O lote urbano passou a ter casas geminadas de um lado só e mais tarde soltas dos dois lados. A casa recuou e passou a ter jardim. O porão passou a ser um elemento essencial delas, mesmo nas casas térreas, quando não eram afastadas do paramento das ruas, visando proteger o interior do olhar dos transeuntes.
Com a escassez e depois com a abolição dos escravos, mudaram também os padrões arquitetônicos das residências.

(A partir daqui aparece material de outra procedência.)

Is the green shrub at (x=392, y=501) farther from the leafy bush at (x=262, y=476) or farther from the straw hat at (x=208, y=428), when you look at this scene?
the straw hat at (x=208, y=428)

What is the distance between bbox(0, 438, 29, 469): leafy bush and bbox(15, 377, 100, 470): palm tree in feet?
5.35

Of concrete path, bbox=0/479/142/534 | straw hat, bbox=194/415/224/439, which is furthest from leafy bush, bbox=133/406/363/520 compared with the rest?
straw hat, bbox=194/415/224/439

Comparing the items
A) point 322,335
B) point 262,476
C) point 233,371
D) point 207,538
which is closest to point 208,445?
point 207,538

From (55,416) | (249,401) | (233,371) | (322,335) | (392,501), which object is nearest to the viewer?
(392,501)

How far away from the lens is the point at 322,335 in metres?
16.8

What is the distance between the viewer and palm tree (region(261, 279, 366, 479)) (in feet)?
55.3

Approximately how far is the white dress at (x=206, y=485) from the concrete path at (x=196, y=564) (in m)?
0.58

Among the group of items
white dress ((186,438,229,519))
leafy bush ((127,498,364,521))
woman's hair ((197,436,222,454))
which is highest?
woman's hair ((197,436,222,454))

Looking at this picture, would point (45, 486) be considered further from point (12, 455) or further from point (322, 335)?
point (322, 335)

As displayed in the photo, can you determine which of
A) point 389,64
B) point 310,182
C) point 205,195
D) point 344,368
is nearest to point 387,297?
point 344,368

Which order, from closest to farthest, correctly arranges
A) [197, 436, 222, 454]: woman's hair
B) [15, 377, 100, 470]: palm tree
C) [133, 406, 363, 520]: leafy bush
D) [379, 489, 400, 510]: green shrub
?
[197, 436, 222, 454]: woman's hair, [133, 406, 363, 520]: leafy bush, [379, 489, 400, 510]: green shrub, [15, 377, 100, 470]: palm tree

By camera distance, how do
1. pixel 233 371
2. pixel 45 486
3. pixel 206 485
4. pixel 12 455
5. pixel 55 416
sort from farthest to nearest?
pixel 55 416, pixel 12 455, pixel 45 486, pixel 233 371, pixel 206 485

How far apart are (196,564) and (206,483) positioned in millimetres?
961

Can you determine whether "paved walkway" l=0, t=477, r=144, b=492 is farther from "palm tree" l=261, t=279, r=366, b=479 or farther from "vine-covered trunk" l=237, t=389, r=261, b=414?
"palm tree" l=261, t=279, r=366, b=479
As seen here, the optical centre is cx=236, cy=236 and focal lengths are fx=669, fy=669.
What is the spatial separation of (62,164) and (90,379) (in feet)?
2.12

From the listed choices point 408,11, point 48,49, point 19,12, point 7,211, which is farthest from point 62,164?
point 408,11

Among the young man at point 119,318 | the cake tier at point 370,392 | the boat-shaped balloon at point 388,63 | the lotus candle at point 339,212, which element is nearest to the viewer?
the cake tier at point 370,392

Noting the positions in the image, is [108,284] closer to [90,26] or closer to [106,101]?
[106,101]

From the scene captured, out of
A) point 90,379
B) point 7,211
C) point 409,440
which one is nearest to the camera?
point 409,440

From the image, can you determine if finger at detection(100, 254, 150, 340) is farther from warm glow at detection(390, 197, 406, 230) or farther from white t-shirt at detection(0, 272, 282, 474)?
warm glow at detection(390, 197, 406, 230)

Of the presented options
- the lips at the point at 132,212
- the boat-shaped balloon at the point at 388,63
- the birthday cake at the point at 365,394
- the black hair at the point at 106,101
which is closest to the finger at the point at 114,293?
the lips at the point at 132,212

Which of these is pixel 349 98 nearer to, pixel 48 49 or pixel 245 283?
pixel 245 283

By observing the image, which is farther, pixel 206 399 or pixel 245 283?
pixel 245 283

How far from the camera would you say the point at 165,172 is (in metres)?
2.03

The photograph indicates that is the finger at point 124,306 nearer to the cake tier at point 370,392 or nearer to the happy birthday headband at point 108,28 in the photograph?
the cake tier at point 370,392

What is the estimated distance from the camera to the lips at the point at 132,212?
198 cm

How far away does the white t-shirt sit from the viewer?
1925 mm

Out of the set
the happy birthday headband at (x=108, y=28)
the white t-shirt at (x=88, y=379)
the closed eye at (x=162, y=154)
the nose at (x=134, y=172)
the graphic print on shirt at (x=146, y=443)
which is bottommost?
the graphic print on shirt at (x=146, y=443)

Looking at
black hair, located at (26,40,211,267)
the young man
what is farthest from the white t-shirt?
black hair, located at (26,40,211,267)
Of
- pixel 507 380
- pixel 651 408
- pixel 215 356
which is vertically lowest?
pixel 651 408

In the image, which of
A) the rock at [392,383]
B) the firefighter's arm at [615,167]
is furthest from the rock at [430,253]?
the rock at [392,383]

O trabalho remunerado, com o início da imigração européia, também contribuiu para que se aperfeiçoassem as técnicas construtivas.
O que realmente mudou a vida das pessoas e das casas foi a implantação dos serviços de água e esgoto no interior das moradias. No início bem precários, contudo, dispensavam o uso dos serviços dos escravos, era o progresso tecnológico. Todo construído à base de produtos importados, canos, latrinas, torneiras, banheiras. Aperfeiçoar os hábitos higiênicos era meta de todos, apesar do esforço econômico e de mudanças de hábitos para acompanhar as inovações tecnológicas permanentes.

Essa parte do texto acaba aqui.